● Istruzioni:
a) Per favore, elenca tutte le parole che nel testo «Gallina vecchia fa buon brodo» seguono direttamente l'espressione «la parola».
b) Rispondi in base al testo «Gallina vecchia fa buon brodo», una riga per domanda:
(i) Che cosa significa etimologicamente «anziano»?
(ii) A quale collega un giornalista televisivo chiese quando una persona poteva ritenersi anziana?
(iii) Con quali aggettivi si descrive il modo in cui percepiamo il vecchio?

● Testo fornito:
.....

RUBRICA – Detto tra noi…

Gallina vecchia fa buon brodo

Etimologicamente anziano significa ancien ano, ovvero avanti con gli anni.  Un giorno un giornalista televisivo chiese al suo collega Enzo Biagi, quando una persona poteva ritenersi anziana. Con la solita flemma accattivante, il professionista rispose: “Quando i ricordi superano le aspettative”. Non male! Nella parola “ricordi” c’è tutto un passato che non ritorna; nella parola “aspettative” c’è ancora un possibile futuro da consumare. Con una sola differenza: quel passato è certezza; l’aspettativa è per lo più uno scampolo di speranza. Guai però ad usare la parola vecchio! Il divario percettivo fra i due termini identificanti è abissale e istantaneo, soprattutto perché l’uno esclude l’altro. Una persona di una certa età la percepiamo anziana se, pur vivendo in una sorta di mascherata stanchezza, riesce a dare una continuità alla propria esistenza, conservando gran parte dei valori a cui ha creduto durante la fase costruttiva della sua vita. La consideriamo invece  vecchia, quando ci accorgiamo che la sua esistenza si trascina nella parziale o totale rinuncia della propria autonomia, fino al limite della rassegnazione.  L’anziano lo percepiamo quindi ancora produttivo; il vecchio lo vediamo passivo e bisognoso. Ecco perché oggi, a mio modesto avviso, a differenza di ieri, esistono due status: quello di anziano e quello di vecchio.                     Prima eri vecchio e basta!

.....

● Righe di dati:
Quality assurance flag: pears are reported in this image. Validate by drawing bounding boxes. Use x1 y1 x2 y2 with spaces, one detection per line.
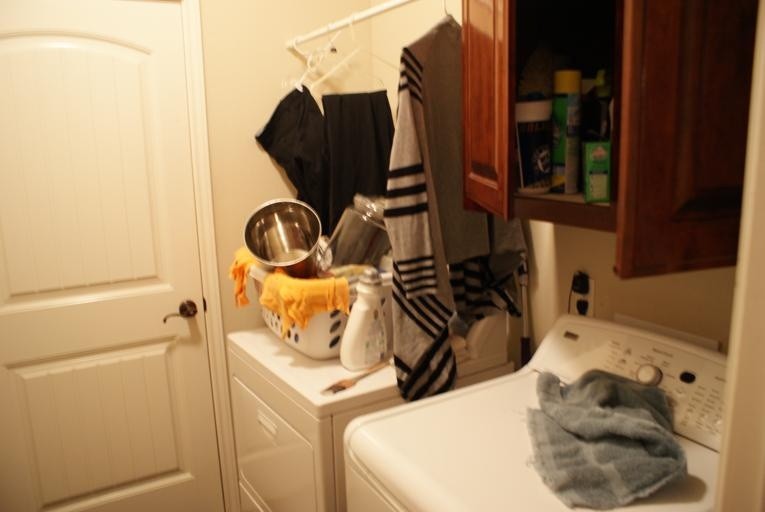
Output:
338 268 391 371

.....

● Risposte per compito:
a)
ricordi
aspettative
vecchio

b)
(i) Avanti con gli anni.
(ii) Enzo Biagi.
(iii) Passivo e bisognoso.